Pilonidal Disease
What is a Pilonidal Sinus?
A pilonidal sinus is a small pit or tunnel that forms in the skin near the tailbone (coccyx), at the top of the buttocks cleft. It often contains hair, debris, and dead skin cells. While a pilonidal sinus might not cause any problems initially, it can become infected and develop into a painful abscess.
Causes and Risk Factors
The exact cause of pilonidal sinus formation is unknown, but several factors can contribute to it:
- Ingrown hairs: Hair breaking off and burrowing back into the skin is a common culprit.
- Friction: Tight clothing or activities that put pressure on the tailbone area, like cycling or sitting for long periods, can irritate the skin.
- Excess body hair: People with coarse or thick hair are more prone to developing pilonidal sinus.
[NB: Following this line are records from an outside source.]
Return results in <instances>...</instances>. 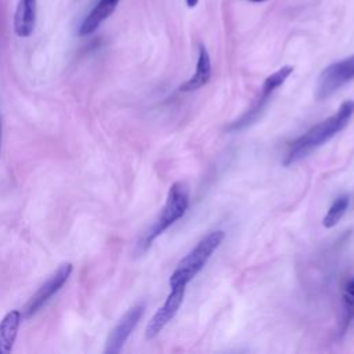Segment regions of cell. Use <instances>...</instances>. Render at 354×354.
<instances>
[{
	"label": "cell",
	"mask_w": 354,
	"mask_h": 354,
	"mask_svg": "<svg viewBox=\"0 0 354 354\" xmlns=\"http://www.w3.org/2000/svg\"><path fill=\"white\" fill-rule=\"evenodd\" d=\"M292 72H293V66L285 65V66L279 68L278 71H275L274 73H271L270 76H267L263 86H261V91H260L259 97L256 98L254 104L246 112H243L242 116H239L236 120H234L228 126V130L230 131H239V130H243L248 126L253 124L261 116V113L264 112V109L268 105L272 94L277 91V88H279L286 82V79L292 75Z\"/></svg>",
	"instance_id": "277c9868"
},
{
	"label": "cell",
	"mask_w": 354,
	"mask_h": 354,
	"mask_svg": "<svg viewBox=\"0 0 354 354\" xmlns=\"http://www.w3.org/2000/svg\"><path fill=\"white\" fill-rule=\"evenodd\" d=\"M224 236L225 234L221 230L212 231L206 236H203L195 245V248L180 260V263L177 264V268L170 275L169 285L187 286L198 275V272L205 267V264L212 257L214 250L224 241Z\"/></svg>",
	"instance_id": "7a4b0ae2"
},
{
	"label": "cell",
	"mask_w": 354,
	"mask_h": 354,
	"mask_svg": "<svg viewBox=\"0 0 354 354\" xmlns=\"http://www.w3.org/2000/svg\"><path fill=\"white\" fill-rule=\"evenodd\" d=\"M348 206H350V195L343 194V195L337 196V198L332 202L329 210L326 212V214H325V217H324V220H322V225H324L325 228H332V227H335V225L342 220V217H343L344 213L347 212Z\"/></svg>",
	"instance_id": "4fadbf2b"
},
{
	"label": "cell",
	"mask_w": 354,
	"mask_h": 354,
	"mask_svg": "<svg viewBox=\"0 0 354 354\" xmlns=\"http://www.w3.org/2000/svg\"><path fill=\"white\" fill-rule=\"evenodd\" d=\"M187 286H170V293L165 303L158 308L147 325L145 336L147 339H153L160 333V330L173 319L177 314L180 306L183 304Z\"/></svg>",
	"instance_id": "52a82bcc"
},
{
	"label": "cell",
	"mask_w": 354,
	"mask_h": 354,
	"mask_svg": "<svg viewBox=\"0 0 354 354\" xmlns=\"http://www.w3.org/2000/svg\"><path fill=\"white\" fill-rule=\"evenodd\" d=\"M199 0H185V4L189 7V8H194L196 4H198Z\"/></svg>",
	"instance_id": "9a60e30c"
},
{
	"label": "cell",
	"mask_w": 354,
	"mask_h": 354,
	"mask_svg": "<svg viewBox=\"0 0 354 354\" xmlns=\"http://www.w3.org/2000/svg\"><path fill=\"white\" fill-rule=\"evenodd\" d=\"M354 79V54L328 65L319 75L317 87H315V98L318 101L329 98L335 94L340 87L347 84Z\"/></svg>",
	"instance_id": "5b68a950"
},
{
	"label": "cell",
	"mask_w": 354,
	"mask_h": 354,
	"mask_svg": "<svg viewBox=\"0 0 354 354\" xmlns=\"http://www.w3.org/2000/svg\"><path fill=\"white\" fill-rule=\"evenodd\" d=\"M142 314H144V306L136 304L120 318V321L111 330L106 339V346H105L106 354H118L122 350L126 340L129 339V336L137 326L138 321L141 319Z\"/></svg>",
	"instance_id": "ba28073f"
},
{
	"label": "cell",
	"mask_w": 354,
	"mask_h": 354,
	"mask_svg": "<svg viewBox=\"0 0 354 354\" xmlns=\"http://www.w3.org/2000/svg\"><path fill=\"white\" fill-rule=\"evenodd\" d=\"M189 206V191L184 183H174L167 194L166 203L151 225V228L145 232L140 248L145 250L160 234H163L171 224H174L178 218H181Z\"/></svg>",
	"instance_id": "3957f363"
},
{
	"label": "cell",
	"mask_w": 354,
	"mask_h": 354,
	"mask_svg": "<svg viewBox=\"0 0 354 354\" xmlns=\"http://www.w3.org/2000/svg\"><path fill=\"white\" fill-rule=\"evenodd\" d=\"M21 324V313L12 310L0 321V354L10 353Z\"/></svg>",
	"instance_id": "7c38bea8"
},
{
	"label": "cell",
	"mask_w": 354,
	"mask_h": 354,
	"mask_svg": "<svg viewBox=\"0 0 354 354\" xmlns=\"http://www.w3.org/2000/svg\"><path fill=\"white\" fill-rule=\"evenodd\" d=\"M36 24V0H19L14 15V30L19 37L32 35Z\"/></svg>",
	"instance_id": "30bf717a"
},
{
	"label": "cell",
	"mask_w": 354,
	"mask_h": 354,
	"mask_svg": "<svg viewBox=\"0 0 354 354\" xmlns=\"http://www.w3.org/2000/svg\"><path fill=\"white\" fill-rule=\"evenodd\" d=\"M71 272H72V264L71 263L61 264L57 268V271L29 299V301L25 307V311H24L25 317H32L35 313H37L65 285Z\"/></svg>",
	"instance_id": "8992f818"
},
{
	"label": "cell",
	"mask_w": 354,
	"mask_h": 354,
	"mask_svg": "<svg viewBox=\"0 0 354 354\" xmlns=\"http://www.w3.org/2000/svg\"><path fill=\"white\" fill-rule=\"evenodd\" d=\"M120 0H100L91 12L83 19L82 25L79 26V35L87 36L93 33L115 10Z\"/></svg>",
	"instance_id": "8fae6325"
},
{
	"label": "cell",
	"mask_w": 354,
	"mask_h": 354,
	"mask_svg": "<svg viewBox=\"0 0 354 354\" xmlns=\"http://www.w3.org/2000/svg\"><path fill=\"white\" fill-rule=\"evenodd\" d=\"M344 303L348 308H354V278L346 283L344 288Z\"/></svg>",
	"instance_id": "5bb4252c"
},
{
	"label": "cell",
	"mask_w": 354,
	"mask_h": 354,
	"mask_svg": "<svg viewBox=\"0 0 354 354\" xmlns=\"http://www.w3.org/2000/svg\"><path fill=\"white\" fill-rule=\"evenodd\" d=\"M354 115V100L344 101L339 109L329 116L328 119L317 123L311 129H308L304 134L290 142L282 163L283 166H290L296 162H300L307 155H310L314 149L329 141L337 133H340L350 122Z\"/></svg>",
	"instance_id": "6da1fadb"
},
{
	"label": "cell",
	"mask_w": 354,
	"mask_h": 354,
	"mask_svg": "<svg viewBox=\"0 0 354 354\" xmlns=\"http://www.w3.org/2000/svg\"><path fill=\"white\" fill-rule=\"evenodd\" d=\"M249 1H252V3H264L267 0H249Z\"/></svg>",
	"instance_id": "2e32d148"
},
{
	"label": "cell",
	"mask_w": 354,
	"mask_h": 354,
	"mask_svg": "<svg viewBox=\"0 0 354 354\" xmlns=\"http://www.w3.org/2000/svg\"><path fill=\"white\" fill-rule=\"evenodd\" d=\"M212 76V62H210V55L203 44L199 46L198 51V61H196V69L195 73L180 86V91L183 93H189L194 90H198L203 87Z\"/></svg>",
	"instance_id": "9c48e42d"
}]
</instances>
Symptoms of a Pilonidal Sinus
You might not experience any symptoms with a pilonidal sinus initially. However, if it gets infected, you might notice:
- Pain and tenderness in the tailbone area
- A visible pit or opening in the skin near the tailbone
- Redness, swelling, and warmth around the pit
- Pus draining from the opening
Management
The only definitive management of acute or chronic pilonidal disease is surgery
Conservative measures may include:
- Shaving or laser hair removal may be considered as first line therapy or in recurrent disease
- Weight loss
- Improve hygiene
Surgical management options for pilonidal disease:
Acute disease – Incision and drainage of abscess, removing granulation tissue, hair and debris to reduce recurrence rate. Leave pits alone. Treat with antibiotics if cellulitis is present.
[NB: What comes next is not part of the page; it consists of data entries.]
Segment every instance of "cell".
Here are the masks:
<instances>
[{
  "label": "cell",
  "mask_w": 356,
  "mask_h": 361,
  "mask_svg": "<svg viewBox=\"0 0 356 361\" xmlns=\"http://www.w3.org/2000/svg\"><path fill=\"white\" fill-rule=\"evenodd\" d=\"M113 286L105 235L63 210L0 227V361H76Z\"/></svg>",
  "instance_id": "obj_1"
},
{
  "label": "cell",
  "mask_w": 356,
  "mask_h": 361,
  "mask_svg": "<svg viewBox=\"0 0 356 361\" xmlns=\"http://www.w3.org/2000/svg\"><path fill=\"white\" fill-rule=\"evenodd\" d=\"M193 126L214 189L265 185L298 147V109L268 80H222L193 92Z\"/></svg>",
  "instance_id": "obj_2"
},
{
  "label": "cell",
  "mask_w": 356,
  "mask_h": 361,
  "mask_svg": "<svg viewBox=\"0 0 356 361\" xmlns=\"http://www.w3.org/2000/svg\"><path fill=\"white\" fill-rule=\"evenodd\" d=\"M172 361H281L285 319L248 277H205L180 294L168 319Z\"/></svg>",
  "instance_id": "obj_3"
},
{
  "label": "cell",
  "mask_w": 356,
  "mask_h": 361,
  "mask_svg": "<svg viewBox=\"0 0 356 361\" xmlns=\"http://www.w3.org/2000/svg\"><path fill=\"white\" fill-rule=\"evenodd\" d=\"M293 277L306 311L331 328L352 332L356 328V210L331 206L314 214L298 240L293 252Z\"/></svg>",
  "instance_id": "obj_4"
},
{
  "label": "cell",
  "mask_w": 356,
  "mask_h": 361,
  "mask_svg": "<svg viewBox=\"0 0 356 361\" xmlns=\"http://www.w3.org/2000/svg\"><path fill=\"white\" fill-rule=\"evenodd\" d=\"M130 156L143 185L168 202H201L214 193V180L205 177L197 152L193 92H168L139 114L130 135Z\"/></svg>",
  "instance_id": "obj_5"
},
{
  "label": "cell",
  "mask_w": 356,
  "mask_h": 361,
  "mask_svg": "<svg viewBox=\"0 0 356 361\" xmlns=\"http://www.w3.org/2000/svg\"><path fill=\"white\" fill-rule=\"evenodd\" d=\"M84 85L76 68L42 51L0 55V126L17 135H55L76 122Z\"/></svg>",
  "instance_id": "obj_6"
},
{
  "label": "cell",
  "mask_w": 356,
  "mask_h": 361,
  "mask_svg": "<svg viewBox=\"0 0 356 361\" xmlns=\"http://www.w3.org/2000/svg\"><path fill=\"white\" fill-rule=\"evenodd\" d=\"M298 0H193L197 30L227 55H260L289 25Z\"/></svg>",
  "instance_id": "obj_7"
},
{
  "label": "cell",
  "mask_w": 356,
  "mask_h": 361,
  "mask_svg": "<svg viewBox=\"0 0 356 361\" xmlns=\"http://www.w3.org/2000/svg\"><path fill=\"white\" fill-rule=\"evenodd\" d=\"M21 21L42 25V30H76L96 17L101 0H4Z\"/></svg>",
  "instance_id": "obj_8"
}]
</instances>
Chronic / recurrent disease – Different approaches available. Decision for these approaches will be determined by the extent of disease, patient’s personal risk of infection or poor wound healing and surgeon’s expertise or preference
- Minimally invasive – pit picking (usually in conjunction with abscess drainage), endoscopic treatment
- Excision with secondary intention healing (open wound) – excision of disease but allow the wound to heal without closure. Wound care is resource intensive but it has relatively lower rate of wound infection when compared to primary closures
- Excision with primary closure – excision of disease with preference for off-midline closure as it is associated with lower recurrence rates as compared to midline closures.
- Excision with flap repair (e.g. Karydakis flap, Bascom cleft lip) – involves mobilising a flap across the midline, with excision of the skin, sinus tracts and midline pits, forming a lateralised wound.